The legends of the Taltos came alive. Others who had lived as Picts in small communities had now to flee their homes as their pagan neighbors taunted and threatened them, and as Christians came to plead with them to renounce their wicked ways and become “holy fathers.”

Wild Taltos were found in the forest; there were rumors of the magic birth having been witnessed in this or that town. And the witches were on the prowl, boasting that they could make us reveal ourselves, and render us powerless.

Other Taltos, richly dressed and armed to the teeth, and now exposed for what they were, came in heavily defended groups to the glen and cursed me for what I had done.

Their women, beautifully clothed, and guarded on all sides, spoke of Janet’s curse, having heard whispers of this, no doubt from the Taltos who had fled Donnelaith, and demanded that I repeat the curse to all, and hear their judgments.

I refused. I said nothing.

Then, to my horror, these Taltos repeated the entire curse to me, for indeed they already knew it.

“Cursed, Ashlar, cursed for all time. May death elude you forever. May you wander—loveless, childless—your people gone, until our miraculous birth is your only dream in your isolation…. May the world around you crumble before your suffering is ended.”

It had become a poem to them which they could recite, and they spat at my feet when they were finished.

“Ashlar, how could you forget the lost land?” the women demanded. “How could you forget the circle of Salisbury Plain?”

These brave few walked amid the ruins of the old brochs; the human Christians of Donnelaith looked on them with cold eyes and fear, and sighed with relief when they took their final leave of the valley.

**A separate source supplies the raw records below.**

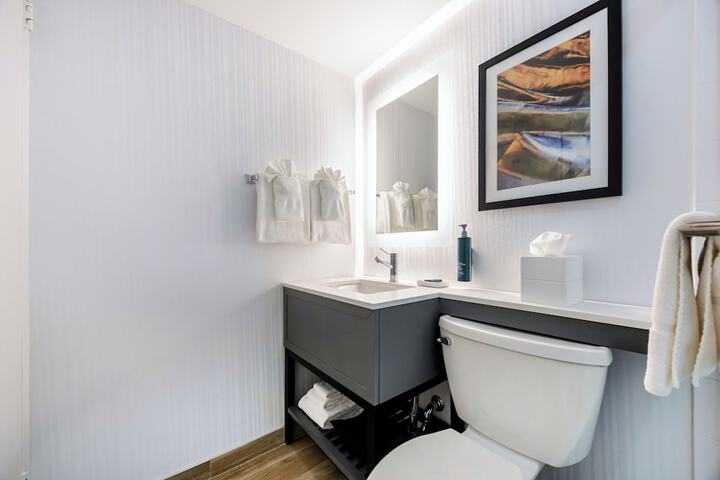 DoubleTree by Hilton New York JFK Airport
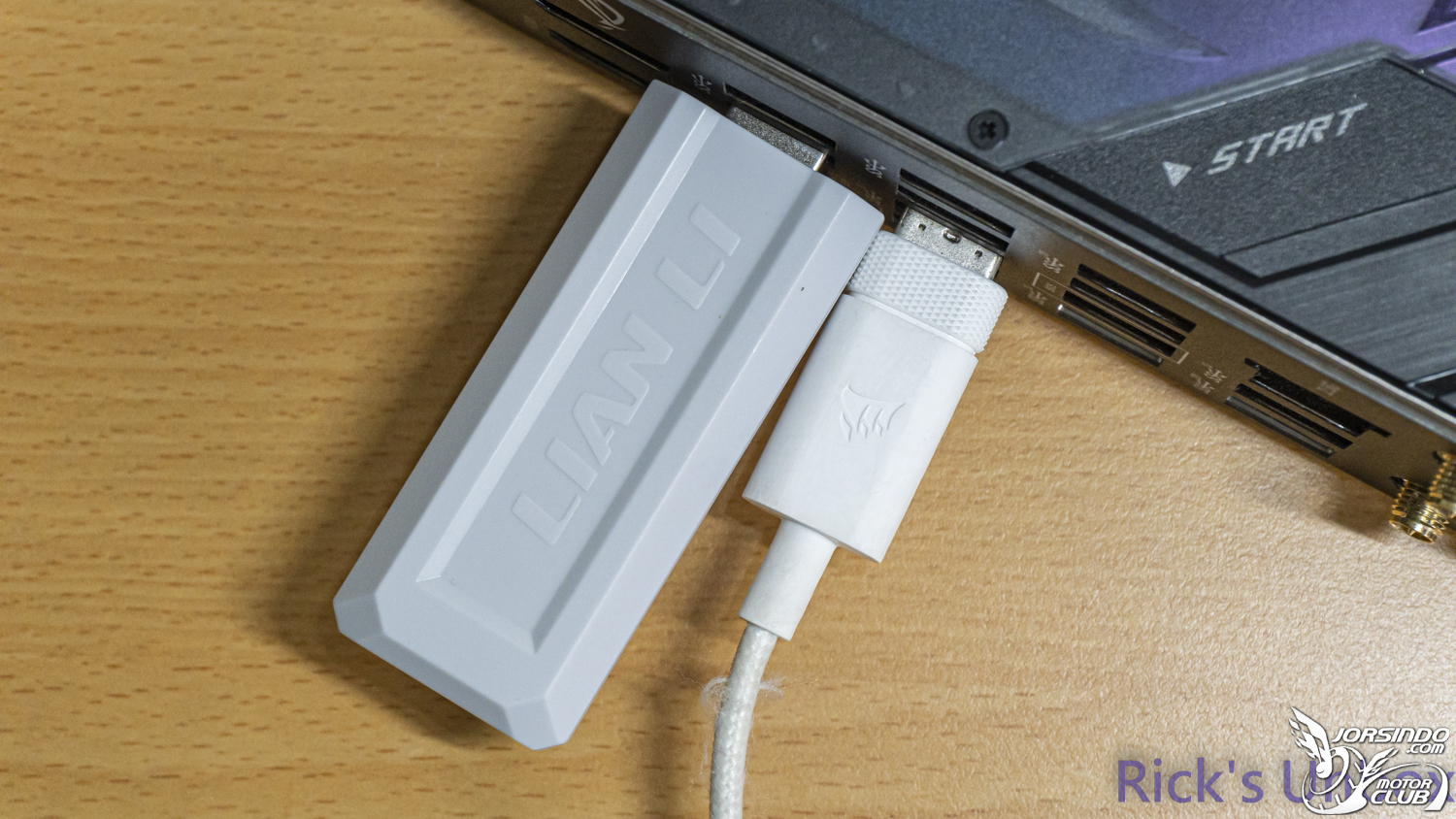 【開箱】訊號"無線化"風扇 EP.2 | LIAN LI UNI FAN SL WIRELESS 120 WHITE506|小老婆汽機車資訊網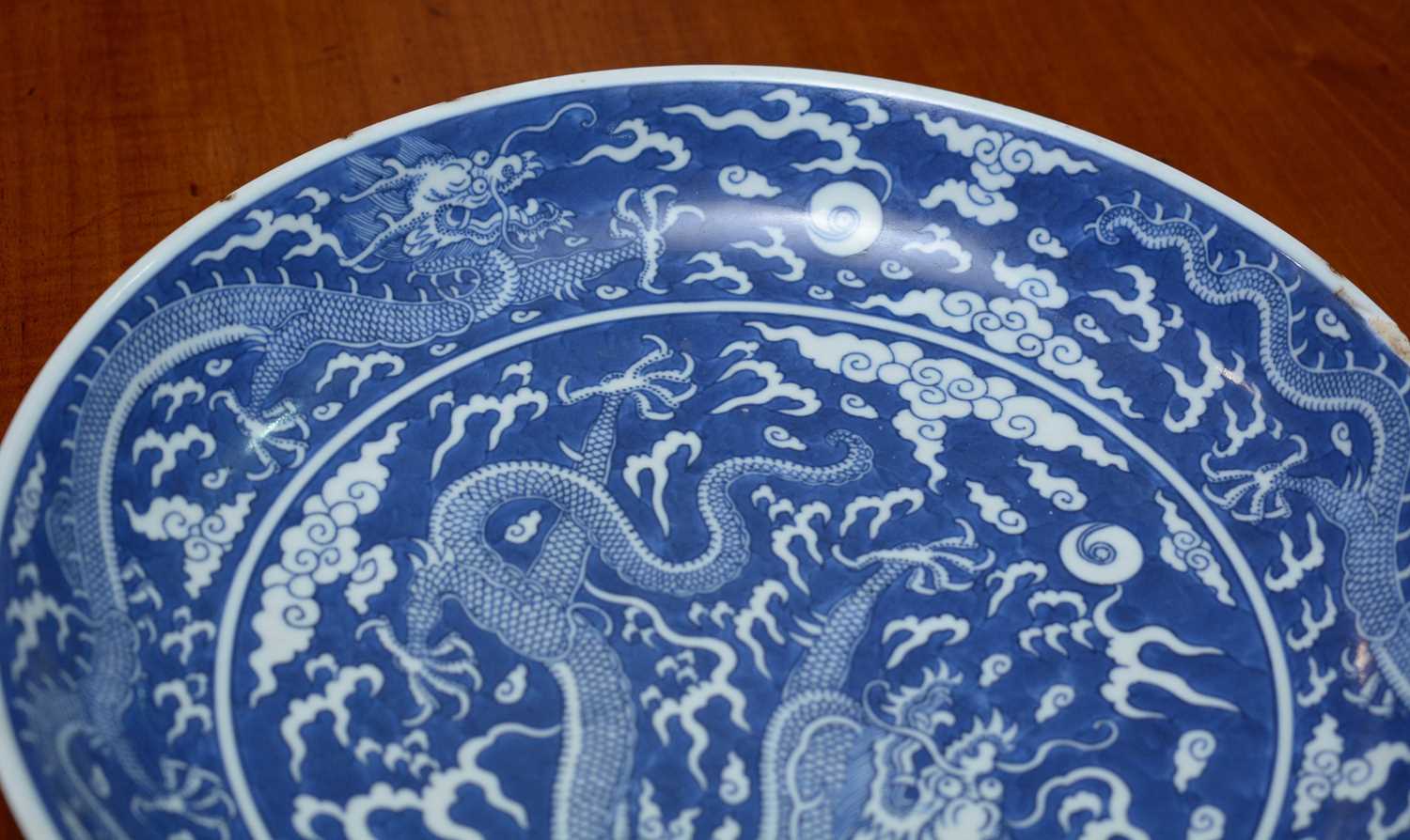 Chinese blue and white dragon dish - Image 16 of 26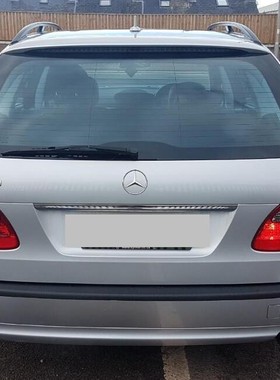 适用奔驰E Class W211雨刮片汽车水拨刮雨器胶条后窗雨刷摇臂总成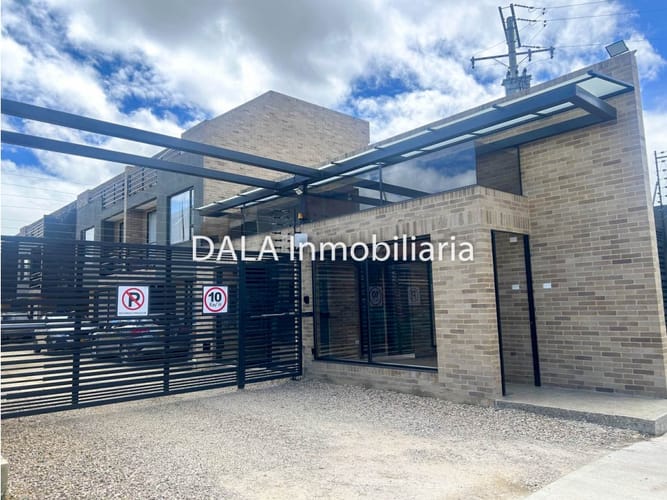 Lote en venta en Bojaca, Chía, 70 m² · foto 3 de 7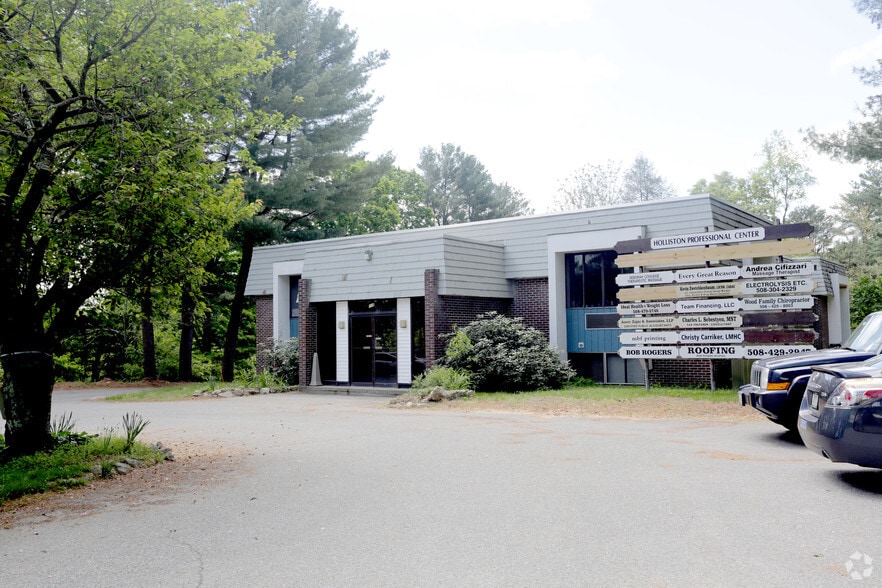 More Photos Of 118 Washington St, Holliston Office For Sale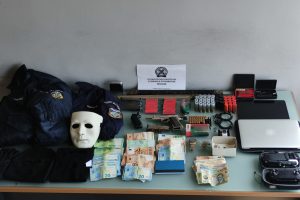 Σύλληψη 38χρονου στον Ταύρο: Όπλα, στολές της ΕΛ.ΑΣ, ναρκωτικά και drone στο σπίτι του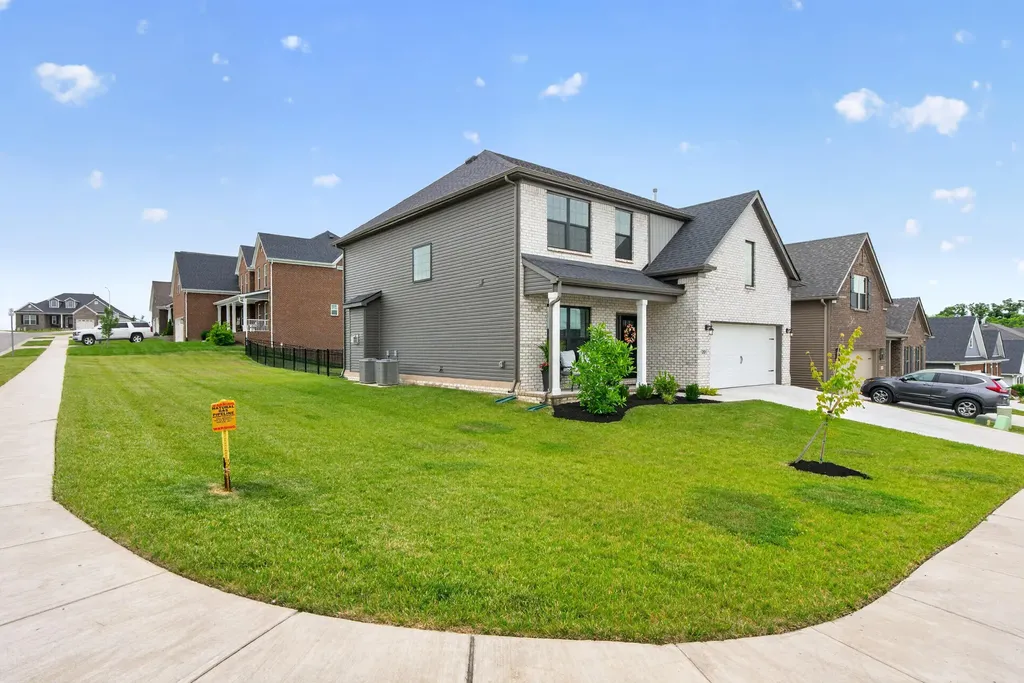 201 Little Leaf Drive Nicholasville KY 40356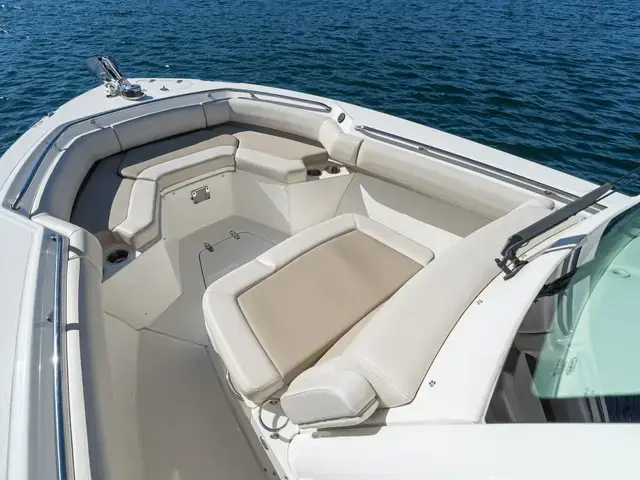 Boston Whaler 250 Outrage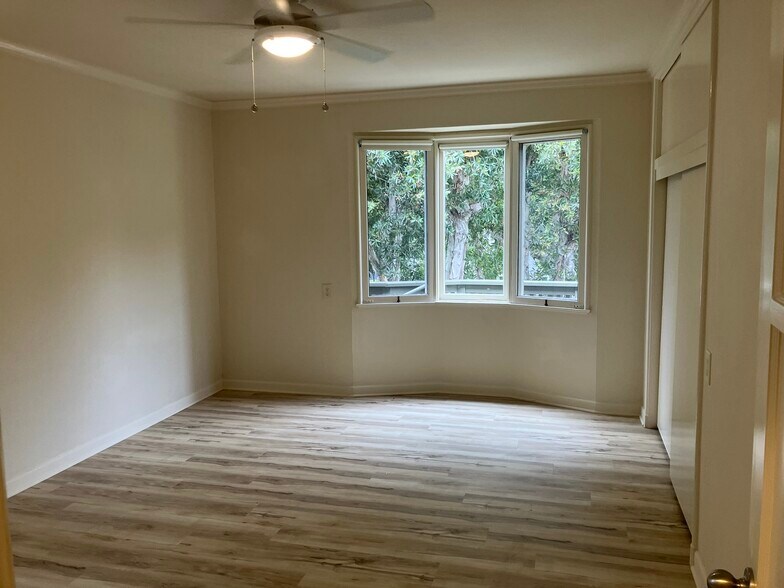 Building Photo - 1225 Silverado St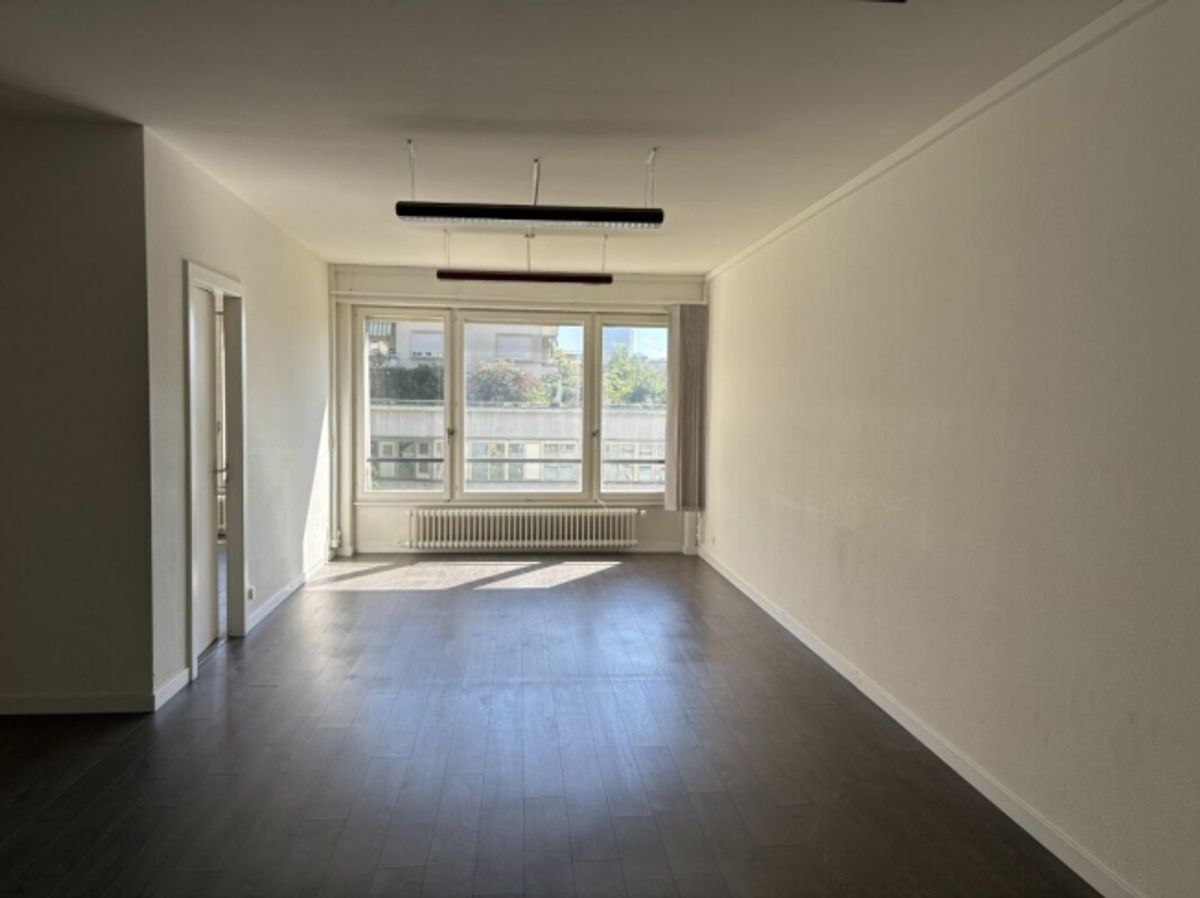 Bureau spacieux et lumineux de 175 m² - conditions flexibles - 0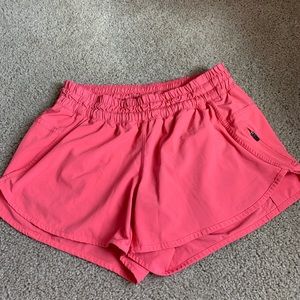 Lululemon Tracker Short III 4-Way stretch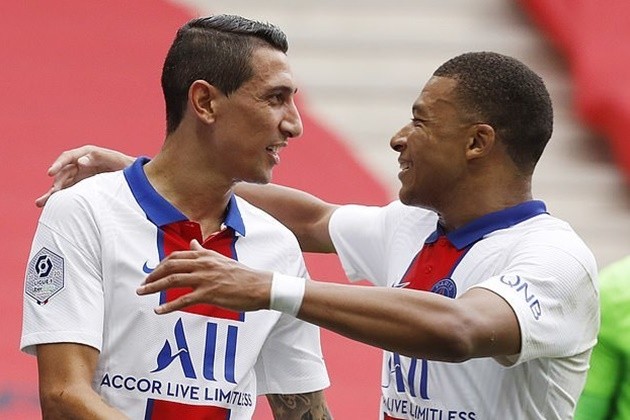 Di Maria khóc nức nở trong vòng tay Mbappe, Neymar - Bóng Đá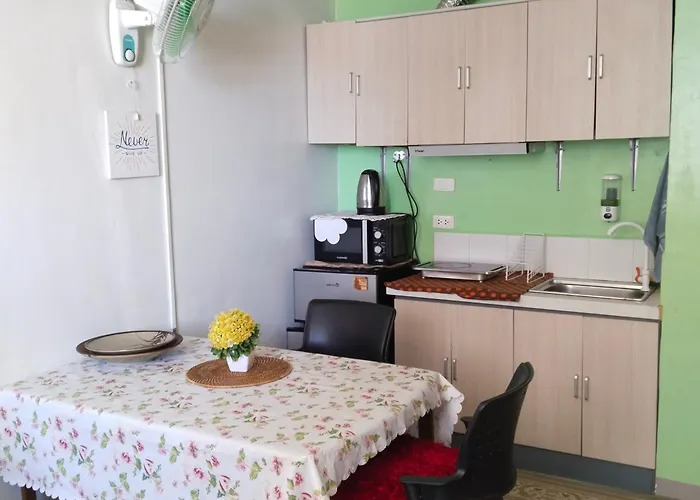 Aparthotel Zhabret's Place 3*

Over the months that followed, some Taltos came who had accepted Christ and wanted to become priests. We welcomed them.

All over northern Britain, the quiet time for my people had ended.

The race of the Picts was fast disappearing. Those who knew the Ogham script wrote terrible curses on me, or they carved into walls and stones their newfound Christian beliefs with fervor.

An exposed Taltos might save himself by becoming a priest or a monk, a transformation which not only appeased the populace but greatly exhilarated it. Villages wanted a Taltos priest; Christians of other tribes begged for a celibate Taltos to come and say the special Mass for them. But any Taltos who did not play this game, who did not renounce his pagan ways, who did not claim the protection of God, was fair game for anyone.

Meantime, in a great ceremony, some five of us, and four who had come later, accepted Holy Orders. Two female Taltos who had come into the glen became nuns in our community, and dedicated themselves to caring for the weak and the sick. I was made Father Abbot of the monks of Donnelaith, with authority over the glen and even the surrounding communities.

Our fame grew.

There were times when we had to barricade ourselves in our new monastery to escape the pilgrims who came “to see what a Taltos was” and to lay hands on us. Word got around that we could “cure” and “work miracles.”